Bernardo Carvalho (2020) diz que a literatura (a escrita) se esforça para criar “um entendimento do mundo para além do lugar onde o mundo é inteligível” (p. 77). Ali, onde é difícil o entendimento, onde a incomunicabilidade está posta, é que a literatura (a escrita) se constrói. Não se escreve para comunicar o sabido, mas para sentir a incompreensão, a desmesura, o estado expandido, impreciso, frágil, inconsistente, das coisas.
No início do primeiro semestre de 2022, lançamos um convite público para publicação nessa 30ª edição da revista Alegrar:
Escreve-se com celulares, livros, cadernos, guardanapos, diários. Escreve-se entre as redes, os computadores, os papéis sobre escrivaninhas, as folhas miúdas autoadesivas. Nas paredes, nos blocos de anotações, nos muros. Nas carteiras escolares, nas revistas, nos aplicativos de mensagens instantâneas, nas notas fiscais, nas folhas de jornais. Textos breves, inacabados, soltos. Somos as palavras, como afirma Virginia Woolf[1]. Morais, imorais, amorais. Pintadas, grafadas, legíveis, ilegíveis, desenhadas em corpos tomados pelos tremores do risco e que amanhã já não serão possíveis. A escrita narra a si mesma nas tramas, em fragmentos, nos esboços das cartas mais ou menos breves, nos bilhetes. Na mensagem de amor, no poema impublicável e na carta que jamais viajará. Em suma, a escrita trama seu próprio diário, sua autobiografia.

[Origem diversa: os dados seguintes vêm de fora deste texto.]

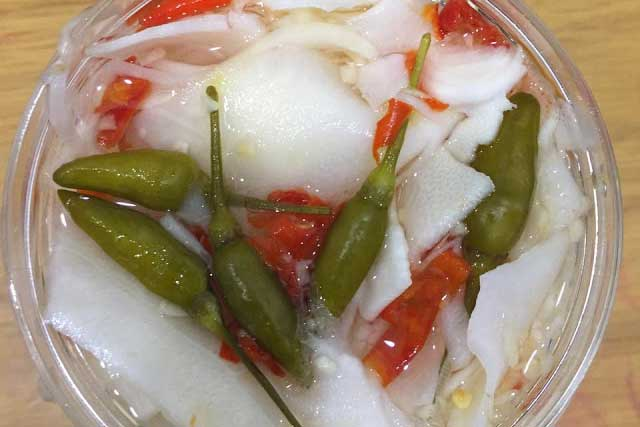 măng muối ăn chung với mỳ tôm - Đặc sản vùng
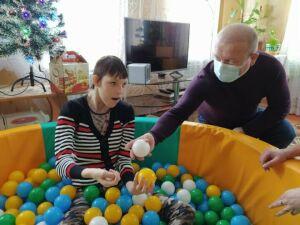 Глава Дрожжановского района исполнил новогоднее желание 13-летней девочки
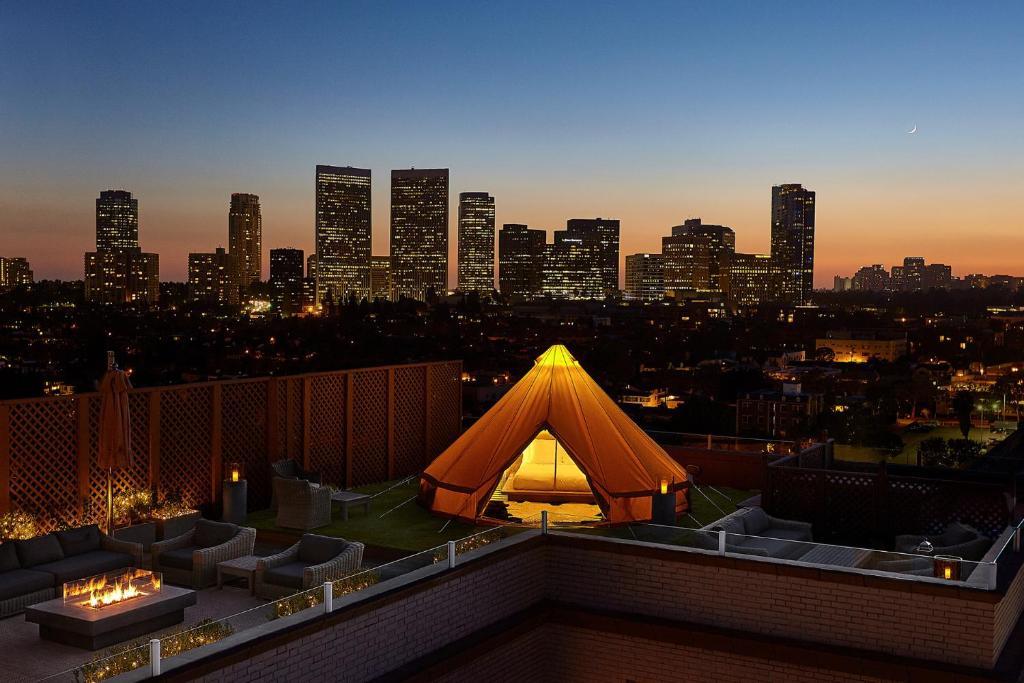 ビバリーウィルシャー、フォーシーズンズホテル(Beverly Wilshire, A Four Seasons Hotel)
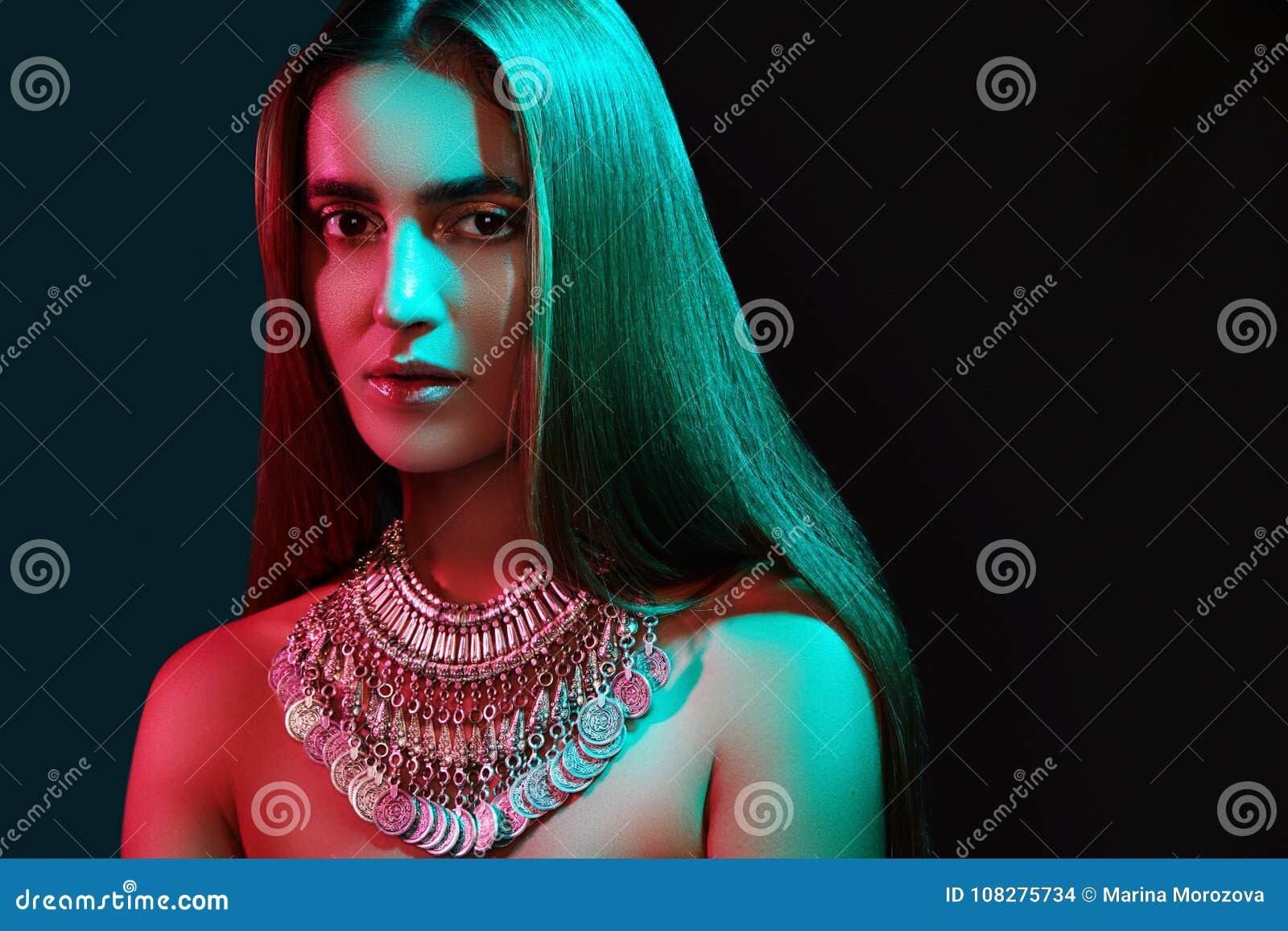 Härlig kvinna i en halsband Modell i smycken från silver Härliga indiska smycken Ljusa ljus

A Revista Alegrar convida às múltiplas composições. Cartas, escritas breves, ensaios, artigos, entrevistas, prosa, poesia, imagens, e, e, e… Escritas escondidas, incertas, desconexas. Composições despretensiosas, enlaces de vida. Um convite às escritas do dia, da noite, escritas endereçadas a alguém ou a ninguém, escritas-afeto em telas, papéis, sonhos, palavras por vir.
Completamos a 30ª edição nesse dezembro de 2022, com o dossiê tramas, fragmentos, cartas, composto por algumas das respostas ao convite para publicação. Recebemos proposições as mais diversas, vindas de vários locais do país e também de outros países, com um vasto universo de atravessamentos: artigos, ensaios, contos, crônicas, poemas, ensaios visuais, audiovisuais, sonoros, bordados, colagens, cartas, desenhos, pinturas… Decidimos selecionar dezesseis para essa edição de 2022 e outras tantas para edições de 2023.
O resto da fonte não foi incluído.